Google is gaining as a "strategic vendor," a Goldman Sachs survey found. (iStockphoto)

Microsoft (MSFT) remains the top "strategic vendor" of large companies, but Alphabet (GOOGL), Amazon.com (AMZN) and Red Hat (RHT) will make gains over the next three years, thanks to their cloud computing prowess, says a Goldman Sachs survey of chief information officers.

Microsoft, with its Office suite, is the leading provider of business productivity software, which is widely used in corporate data centers. Microsoft has also expanded into cloud computing. Amazon Web Services, part of e-commerce giant Amazon, is by the far the biggest provider of infrastructure-as-a-service (IaaS), but Microsoft is No. 2, and Alphabet-owned Google No. 3. In the IaaS market, customers rent computers and data storage via the internet cloud.

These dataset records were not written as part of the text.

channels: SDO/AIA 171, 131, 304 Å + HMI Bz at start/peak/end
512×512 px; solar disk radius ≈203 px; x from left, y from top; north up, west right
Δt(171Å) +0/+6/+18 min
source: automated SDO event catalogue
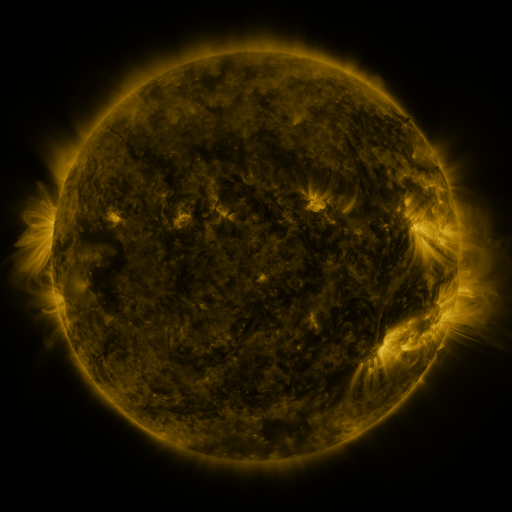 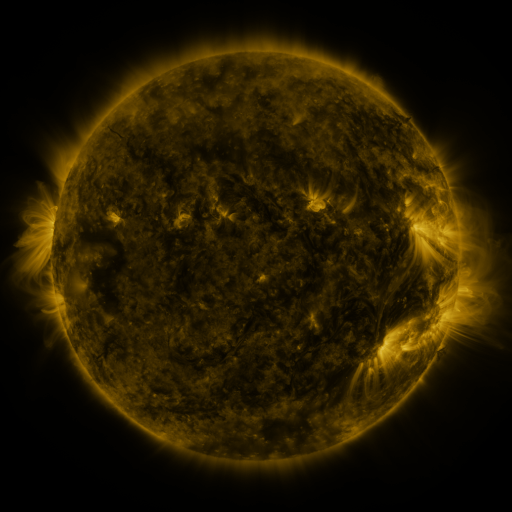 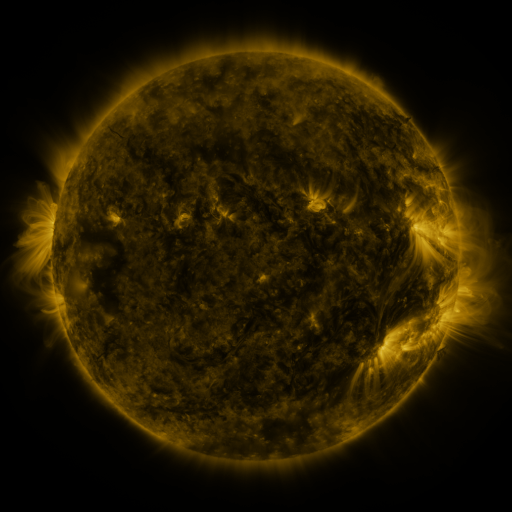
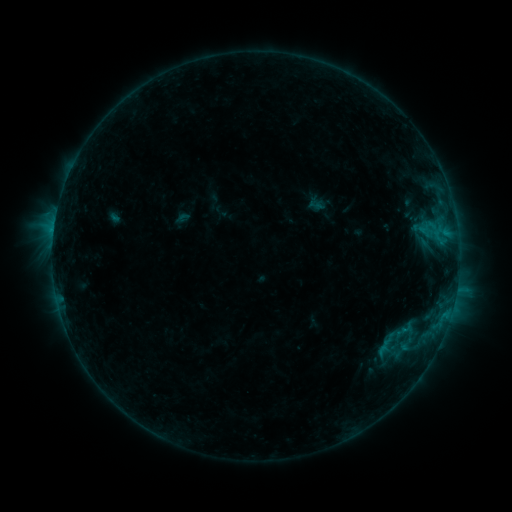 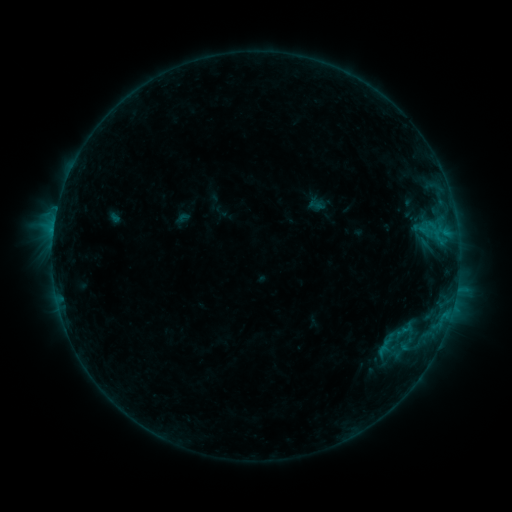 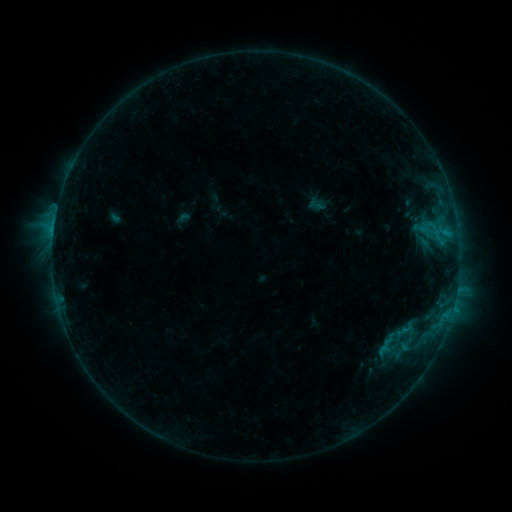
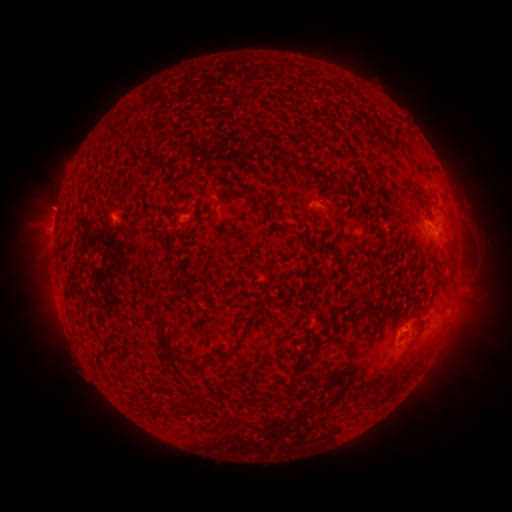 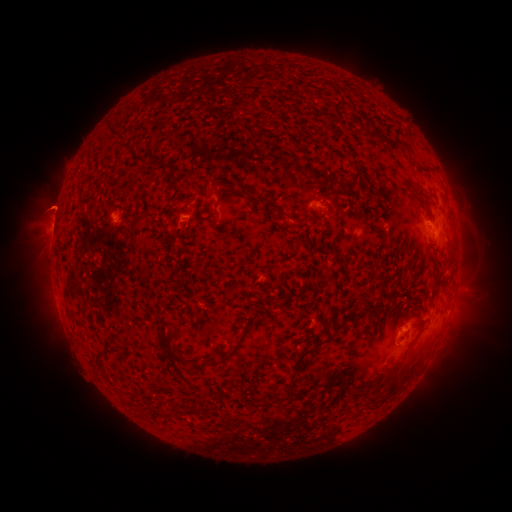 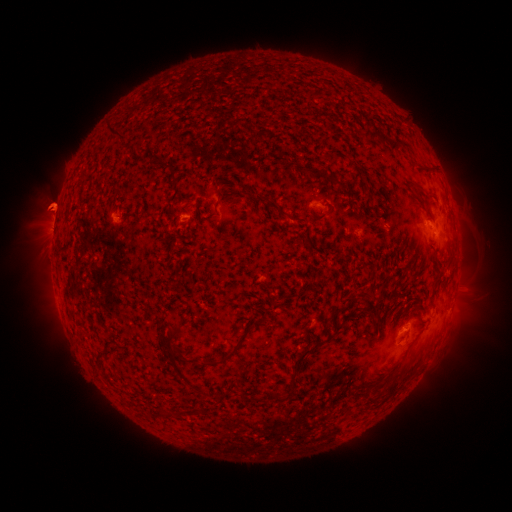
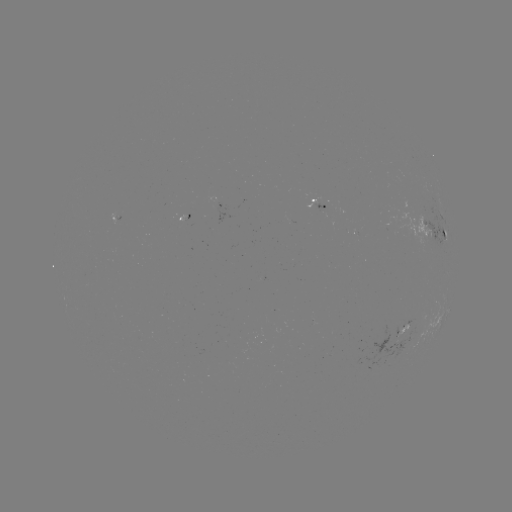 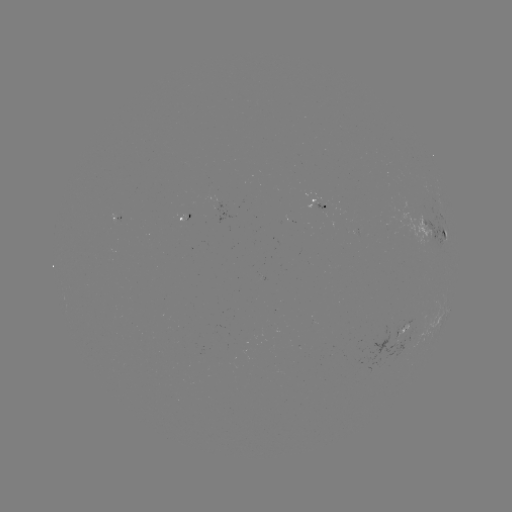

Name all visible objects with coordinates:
eruption: (53, 205)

Microsoft rose 0.55% to 52.59 in the stock market today after retaking its 50-day and 200-day moving averages last week. Amazon climbed 1.1% to a new record high. Alphabet advanced 1.3%, moving above its 50-day line close to its 200-day.

Large companies continue to shift business workloads to cloud service providers, the Goldman Sachs survey says. Large companies have shifted 11% of their business workloads to public clouds, the Goldman Sachs CIO survey said in June, up from 6% in a December 2015 survey.

"Google and Amazon are expected to be the second- and third-most-strategic vendors in three years, despite not ranking in the top five currently," said the Goldman Sachs report.

While Microsoft is the top strategic vendor, IBM (IBM) overtook Cisco Systems (CSCO) as the second-most important provider of IT technology in the June survey of CIOs. IBM has also pushed into cloud computing.

Oracle (ORCL) and SAP (SAP) round out the top five most strategic vendors.

"In terms of being the most strategic vendor three years from now, Google, Amazon and Red Hat are expected to be the biggest gainers, and IBM, SAP, and Oracle are expected to be the biggest losers relative to their current position," said Goldman Sachs in the report.